1947, The New Look, Christian Dior [Credit: Christian Dior]

The true fashion moment is much mythologized, but seldom encountered. Despite the fashion industry’s assertions to the contrary, there have been few. That is because the true fashion moment requires a tricky set of circumstances to materialize, to transmogrify a mere showing of clothes into something that galvanizes wider culture into taking note, resonating on a larger scale. The true fashion moment is about translating the ephemeral into material, about creating garments that express, somehow, the hopes and fears and aspirations of then and there. A fashion moment is often prophesied, but only a handful of fashion designers – even the greatest of the great – can lay claim to having achieved it.
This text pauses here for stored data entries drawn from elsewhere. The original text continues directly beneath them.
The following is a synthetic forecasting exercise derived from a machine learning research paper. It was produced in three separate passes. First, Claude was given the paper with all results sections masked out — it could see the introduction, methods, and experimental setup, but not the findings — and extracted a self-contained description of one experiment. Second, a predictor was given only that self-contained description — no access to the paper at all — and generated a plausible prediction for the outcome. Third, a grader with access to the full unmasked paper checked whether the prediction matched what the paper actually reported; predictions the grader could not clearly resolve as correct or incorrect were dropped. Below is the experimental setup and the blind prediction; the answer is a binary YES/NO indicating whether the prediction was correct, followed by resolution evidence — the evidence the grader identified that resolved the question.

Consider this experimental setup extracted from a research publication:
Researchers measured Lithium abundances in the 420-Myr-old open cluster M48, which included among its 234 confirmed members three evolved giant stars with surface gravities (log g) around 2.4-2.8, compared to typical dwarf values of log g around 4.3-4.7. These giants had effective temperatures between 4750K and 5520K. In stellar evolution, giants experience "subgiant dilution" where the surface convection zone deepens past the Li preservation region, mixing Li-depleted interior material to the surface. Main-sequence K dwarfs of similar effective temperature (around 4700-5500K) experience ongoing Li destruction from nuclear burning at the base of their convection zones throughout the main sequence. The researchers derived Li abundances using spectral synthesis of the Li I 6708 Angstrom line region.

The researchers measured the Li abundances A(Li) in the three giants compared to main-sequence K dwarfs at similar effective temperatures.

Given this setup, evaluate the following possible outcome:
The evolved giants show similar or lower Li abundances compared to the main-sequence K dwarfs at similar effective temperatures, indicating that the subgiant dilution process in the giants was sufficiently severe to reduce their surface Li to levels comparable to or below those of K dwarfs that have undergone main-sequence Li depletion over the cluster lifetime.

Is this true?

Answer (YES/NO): NO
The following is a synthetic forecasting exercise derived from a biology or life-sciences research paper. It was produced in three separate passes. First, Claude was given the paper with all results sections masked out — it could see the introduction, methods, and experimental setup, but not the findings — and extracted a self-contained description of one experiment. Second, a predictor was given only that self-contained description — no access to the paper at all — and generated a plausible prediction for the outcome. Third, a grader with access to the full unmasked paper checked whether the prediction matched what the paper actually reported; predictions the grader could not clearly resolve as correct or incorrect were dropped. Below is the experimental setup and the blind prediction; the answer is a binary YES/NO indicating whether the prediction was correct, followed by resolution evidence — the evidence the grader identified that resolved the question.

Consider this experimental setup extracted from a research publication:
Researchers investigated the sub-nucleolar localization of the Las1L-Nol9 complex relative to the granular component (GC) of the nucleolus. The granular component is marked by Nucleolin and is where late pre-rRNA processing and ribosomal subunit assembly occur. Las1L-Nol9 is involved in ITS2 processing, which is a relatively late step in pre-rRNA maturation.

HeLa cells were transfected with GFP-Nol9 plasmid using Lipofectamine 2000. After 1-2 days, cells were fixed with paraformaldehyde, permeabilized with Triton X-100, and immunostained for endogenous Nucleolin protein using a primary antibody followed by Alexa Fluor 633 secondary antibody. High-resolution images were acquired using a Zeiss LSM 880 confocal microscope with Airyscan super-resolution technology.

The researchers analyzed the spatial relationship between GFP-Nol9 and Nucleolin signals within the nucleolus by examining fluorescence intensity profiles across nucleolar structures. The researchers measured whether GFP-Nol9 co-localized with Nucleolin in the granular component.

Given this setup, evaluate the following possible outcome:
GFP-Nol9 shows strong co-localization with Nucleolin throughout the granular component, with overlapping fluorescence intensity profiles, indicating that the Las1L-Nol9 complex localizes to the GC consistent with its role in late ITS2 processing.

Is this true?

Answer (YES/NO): YES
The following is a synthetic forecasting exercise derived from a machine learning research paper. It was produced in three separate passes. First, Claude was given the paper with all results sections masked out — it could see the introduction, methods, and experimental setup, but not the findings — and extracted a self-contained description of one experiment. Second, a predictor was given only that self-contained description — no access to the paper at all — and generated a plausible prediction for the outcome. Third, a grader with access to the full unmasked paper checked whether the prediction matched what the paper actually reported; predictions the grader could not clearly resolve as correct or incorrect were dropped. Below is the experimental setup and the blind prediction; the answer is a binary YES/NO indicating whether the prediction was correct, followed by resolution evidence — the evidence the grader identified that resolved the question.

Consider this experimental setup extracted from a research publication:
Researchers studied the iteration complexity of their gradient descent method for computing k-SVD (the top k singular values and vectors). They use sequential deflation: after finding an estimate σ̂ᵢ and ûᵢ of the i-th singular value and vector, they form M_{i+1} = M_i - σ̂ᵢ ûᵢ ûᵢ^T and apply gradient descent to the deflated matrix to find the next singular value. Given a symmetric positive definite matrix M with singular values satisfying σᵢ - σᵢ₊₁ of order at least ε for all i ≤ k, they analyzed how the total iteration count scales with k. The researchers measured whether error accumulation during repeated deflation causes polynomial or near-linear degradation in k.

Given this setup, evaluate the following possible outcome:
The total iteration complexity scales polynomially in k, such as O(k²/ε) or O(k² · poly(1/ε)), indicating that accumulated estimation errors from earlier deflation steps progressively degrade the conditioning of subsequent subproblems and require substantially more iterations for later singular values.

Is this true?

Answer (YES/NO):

Fashion’s many proposed ‘moments’ are seldom pinned down as precisely as that which occurred on 12 February 1947, when a young couture house named after its founder, Christian Dior, debuted a spring haute couture collection in a Paris still gripped by winter. The house of Dior had been established less than two months earlier, financed by billionaire textile magnate Marcel Boussac, and envisaged by Dior from the very start as a small and exclusive house, devoted to clothes of grand luxe. Both the metaphorical maison de couture and the physical house itself at 30 avenue Montaigne had been readied at breakneck speed. The final bang of the final hammer was heard as the first clients and press entered the salons.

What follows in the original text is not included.